= STATED TASK =
Could you recast the data below as a JSON list of strings, with one string for each line and any blank lines left out?

= RECORDS FOR THIS EXERCISE =
####
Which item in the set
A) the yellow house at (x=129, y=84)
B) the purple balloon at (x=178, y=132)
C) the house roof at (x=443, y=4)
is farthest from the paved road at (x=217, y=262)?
####
= WRITTEN RESPONSE =
[
  "Which item in the set",
  "A) the yellow house at (x=129, y=84)",
  "B) the purple balloon at (x=178, y=132)",
  "C) the house roof at (x=443, y=4)",
  "is farthest from the paved road at (x=217, y=262)?"
]